Skip Navigation
105 comments
  • Honest question: where does the 1,6 billion figure come from?

    • Every death by Dutch capitalism (death from the slave trade, Colonialism/Colonial wars (Oceania, Africa, ...), ...)

      plus

      Every death by British empire's capitalism (Irish genocide, Bengal famine, Slave trade, Colonialism/Colonial wars (India, Africa, North America, South east Asia, Oceania, Middle east, ...) , Opium wars, Massacres against independence movements (India, ...), ...)

      plus

      Every death by French capitalism (Colonialism/colonial wars (North America, Caribbeans, Africa, South east Asia, ...), Slave trade, Massacres against independence movements (Algeria, Haiti, ...), ...)

      plus

      Every death by Belgian capitalism (Colonialism/Colonial wars (Congo, ...), Slave trade, Massacres against independence movements, ...)

      plus

      Every death by United States' capitalism (Colonialism/Colonial wars (Cuba, Hawaii, Philipines, North America, ...), Massacres against independence movements (South east Asia, Oceania, Cuba, ...), Slave trade, ...)

      plus

      Every death by German capitalism (Nama and Herero genocide, Holocaust, Slave trade, ...)

      plus

      Every death caused by preventable starvation, lack of access to water, healthcare.

      List very much non-exhaustive.

      If you add it all up you easily get over 1 Billion.

  • I’m getting a bit tired of seeing the communism/capitalism dichotomy. Guys let’s be pluralistic or at least see these two as a scale. There are a lot of solutions in between. Government failures exist just as much as market failures. Let’s focus on the actual root causes of our problems: externalities, rent seeking, private land ownership, too long patents, public good provision, overly complex legal system, information asymmetries in labor markets. We need unions, free health care, cheaper education, carbon taxes, land value taxes, simplified legal system that can’t be taken advantage of. Stop this capitalism vs communism bullshit. That’s not the cause of all this. Your real enemy is “rentier capitalism”.

    • I think you're quite dramatically misinterpreting what the solutions put forward by Communists are, or at least Marxists. Marxists are not believers that there is some perfect form of society we can implement today that will also be perfect 100 years from now. Rather, the Marxist assertion is that different forms are best suited in different conditions and different levels of development.

      China is a good example. The PRC is headed by a Communist party over a Socialist economy, one that has public ownership as the principle aspect, but nonetheless heavily relies on markets. This is because the CPC believes this to be the best form of society right now, and that as markets coalesce into fewer firms, they can be more efficiently publicly owned and planned. The long term belief is that eventually abolishing the value form will be possible and necessary, but we aren't there yet.

      I think that because you haven't engaged with what Communists are actually trying to do, you've ended up inventing a strawman to argue against, even though you'd likely agree with us.
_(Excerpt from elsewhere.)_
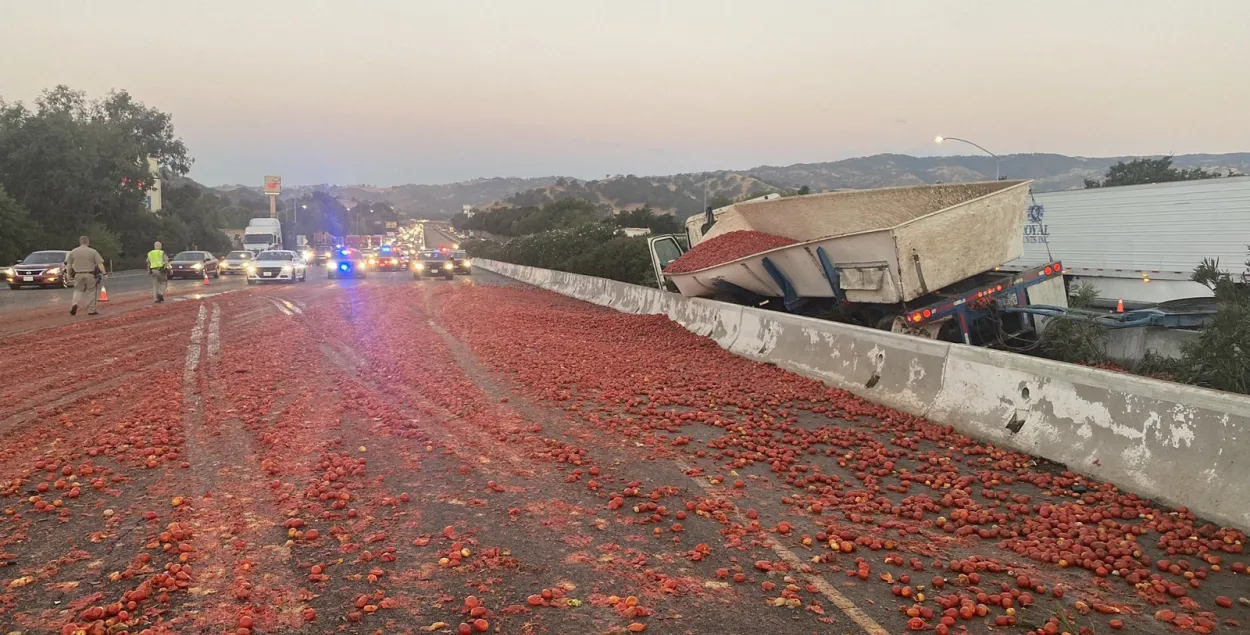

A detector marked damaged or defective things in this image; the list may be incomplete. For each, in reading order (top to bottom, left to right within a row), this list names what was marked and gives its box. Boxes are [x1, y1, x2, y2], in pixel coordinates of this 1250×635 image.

Marxism is a scientific approach to economic development. There isn't an "in-between" of Communism vs Capitalism, because we are either taking control over Capital, or it has control over us.

      • Public vs private ownership of companies is a case by case basis. Many “capitalist” countries have many publicly owned companies. We used to have even more before Thatcher and Reagan. Now we have moved into a more public private partnership idea, which is a compromise.

        Monopolies are able to extract monopoly rents through market power. This is one of the problems of rentier capitalism. That is why we have antitrust laws. We also need a system that prevents political rents from lobbyism for example by making it illegal for politicians to have stocks or to take campaign money from donors. We also have land rents from private land ownership. Singapore has a public land lease model, but a land value tax would achieve the exact same outcome.

        In economics you talk about natural monopolies which is when initial investment costs are too high for competitors to exist or when physics or other constraints prevent competition (think of a railway line between two cities). There are many ways to argue that these types of companies should be publicly owned within a capitalist framework.

        So yes, there is an in-between. And it depends exactly how much business is left to the government and how much is left to companies. This balance is defined by politics.

    • Yeah. Historic communism has the same problem as capitalism. People in unchecked power at the top. Doesn't matter what ideology we follow if we refuse to fix root problems.

      It's also a problem that people love to gather around either worshipping or hating a certain individual, party or political direction. I wish people would focus more on the politics beneath, facts, statistics and causality

      • I don't think that's an accurate assessment of Socialism as it exists in the real world, or Capitalism as it exists in the real world. Further, I think the idea that Communists don't focus on the politics beneath, alongside facts, statistics, and causality to be extremely far outside the norm. If anything, ask any Communist for a source, and they likely keep a laundry list of books and links for you to check out, a flood of information. That has been more true in my experience, and is part of what led me to Communism.